I have also taken him to a doctor who practices western medicine as well as Ayurvedic. She teaches at Columbia Presbyterian and she is lovely. She recommended a doctor better trained in Ayurvedic medicine to Rich but he is tired of so many doctors and would not go.

He returned to work April 27 and it has been awful. He is going to have to finally retire because he doesn't make it there most days and they are understandably annoyed with him. He sleeps all day and cannot function at all. I now have to start looking for another psychiatrist for him again because the dr. we did go to was practically in NYC and that is a long trip all the time. I'm exhausted from the whole thing to be honest.

I have to go to work myself and I am a mess there as well, because it's difficult to focus while this continues. My mother is in a nursing home and I try to get there every week and I have my soon to be 95 year old aunt who stays with me most of the time. She is no bother, acutally, a pleasure to have around. But she is going down too and it's just that one more thing.

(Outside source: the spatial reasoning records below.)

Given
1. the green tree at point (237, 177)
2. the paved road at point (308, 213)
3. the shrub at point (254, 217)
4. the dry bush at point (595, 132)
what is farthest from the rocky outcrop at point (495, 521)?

The reason I have been writing about this is in the hope that someone might know or recognize some of these symptoms and give me some guidance or suggestions. I don't want to bring everyone else down and I look like I'm having my own little pity party. I like being happy and having a good time. This is not stuff I'm good at. I'm only hoping to restore some sense of normalcy back into our lives and I am not getting anywhere near that goal.

Carolyn, thanks for everything you bring to this community. Without you and everyone else here I would be in a padded room right now.